Excerpt to read
--------

## The classification problem

• Let’s now take the framework we’ve developed so far and apply it to a different type of problem, the classification problem. This is just like the regression problem, except that the values $$y$$ we now want to predict take on only a small number of discrete values.
• For now, we will focus on the binary classification problem in which $$y$$ can take on only two values, i.e., $$y \in {0, 1}$$. Note that most of the observations we’ll make here and the conclusions that we’ll reach will also generalize to the multi-class case. For instance, if we are trying to build a spam classifier for email, $$x^{(i)}$$ may be a vector of features for an email, and $$y^{(i)}$$ may be 1 if it is spam mail, and 0 otherwise. 0 is also called the negative class, and 1 the positive class, and they are sometimes also denoted by the symbols $$“-“$$ and $$“+”$$. Given $$x^{(i)}$$, the corresponding $$y^{(i)}$$ is also called the label for the training example.

### Motivation

• We could approach the classification problem ignoring the fact that $$y$$ is discrete-valued, and use the linear regression algorithm to predict $$y$$ given $$x$$.
• Let’s try applying linear regression to a binary classification dataset for a spam classifier. Just fit a straight line through data and then take the straight line and threshold it at 0.5, and then apply a threshold of 0.5. A value beyond 0.5 gets rounded off to 1, and if it’s below 0.5, round it off to 0.
• However, it is easy to construct examples where this method performs very poorly. For some datasets, it can be really obvious what the pattern is, and the decision boundary seems more or less clear. But let’s say we now update the dataset to just add an additional example which is an outlier. If you fit a straight line through this new dataset with the new datapoint, you end up with a very different decision boundary after the thresholding operation.
• Thus, while in some simplistic cases, using linear regression for classification does pan out well, generally linear regression is not a good algorithm for classification.
• Also, intuitively, it sounds unnatural for $$h_{\theta}(x)$$ to take on values $$\ll\,0$$ and $$\gg\,1$$, when we know that $$y \in {0, 1}$$.

## Logistic regression

• Logistic regression is one of the most commonly used classification algorithms.

--------

Request
Reproduce the passage of the classification notes from "### Motivation" up to and including "it off to 0.".

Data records
--------

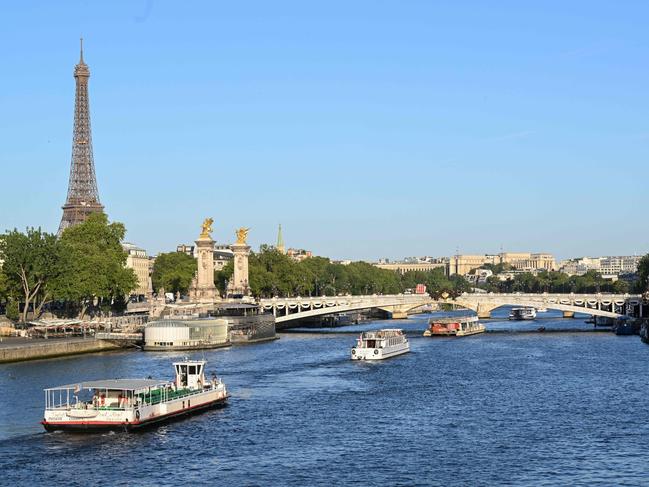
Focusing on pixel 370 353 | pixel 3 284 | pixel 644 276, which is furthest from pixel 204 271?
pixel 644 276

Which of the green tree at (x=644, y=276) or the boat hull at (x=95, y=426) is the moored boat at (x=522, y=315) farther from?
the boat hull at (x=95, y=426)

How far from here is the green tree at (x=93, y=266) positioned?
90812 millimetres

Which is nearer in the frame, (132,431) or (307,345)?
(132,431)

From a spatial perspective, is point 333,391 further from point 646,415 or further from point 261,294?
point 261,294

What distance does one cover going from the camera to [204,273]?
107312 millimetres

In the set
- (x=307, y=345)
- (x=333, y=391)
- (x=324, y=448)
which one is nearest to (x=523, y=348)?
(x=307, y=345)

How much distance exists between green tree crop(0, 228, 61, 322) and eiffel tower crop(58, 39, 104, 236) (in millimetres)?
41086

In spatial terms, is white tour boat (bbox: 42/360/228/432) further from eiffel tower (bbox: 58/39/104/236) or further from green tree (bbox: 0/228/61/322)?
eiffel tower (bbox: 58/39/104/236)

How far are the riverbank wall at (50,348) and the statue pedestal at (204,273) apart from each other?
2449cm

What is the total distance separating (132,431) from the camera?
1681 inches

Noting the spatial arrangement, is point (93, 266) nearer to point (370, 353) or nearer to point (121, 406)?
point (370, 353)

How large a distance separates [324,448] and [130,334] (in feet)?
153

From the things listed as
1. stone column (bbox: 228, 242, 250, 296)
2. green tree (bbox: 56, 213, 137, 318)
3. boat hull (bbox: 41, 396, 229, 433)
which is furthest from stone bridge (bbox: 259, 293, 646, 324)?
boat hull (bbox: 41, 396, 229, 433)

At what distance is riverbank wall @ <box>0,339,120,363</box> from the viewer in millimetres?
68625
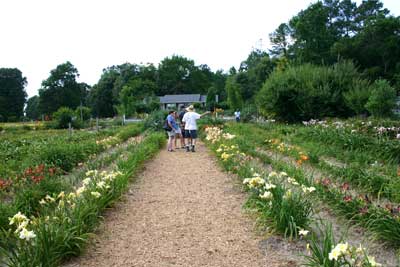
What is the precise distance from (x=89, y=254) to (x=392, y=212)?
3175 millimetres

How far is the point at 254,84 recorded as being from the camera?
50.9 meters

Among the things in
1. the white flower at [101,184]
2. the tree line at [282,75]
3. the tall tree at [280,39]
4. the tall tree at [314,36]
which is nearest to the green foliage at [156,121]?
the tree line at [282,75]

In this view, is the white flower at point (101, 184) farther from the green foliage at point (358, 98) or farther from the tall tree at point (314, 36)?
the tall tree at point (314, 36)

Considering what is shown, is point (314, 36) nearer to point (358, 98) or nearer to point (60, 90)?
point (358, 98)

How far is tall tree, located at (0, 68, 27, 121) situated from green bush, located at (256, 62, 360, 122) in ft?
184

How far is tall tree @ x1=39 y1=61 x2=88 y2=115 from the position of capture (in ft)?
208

--------

Exercise output
### Motivation

• We could approach the classification problem ignoring the fact that $$y$$ is discrete-valued, and use the linear regression algorithm to predict $$y$$ given $$x$$.
• Let’s try applying linear regression to a binary classification dataset for a spam classifier. Just fit a straight line through data and then take the straight line and threshold it at 0.5, and then apply a threshold of 0.5. A value beyond 0.5 gets rounded off to 1, and if it’s below 0.5, round it off to 0.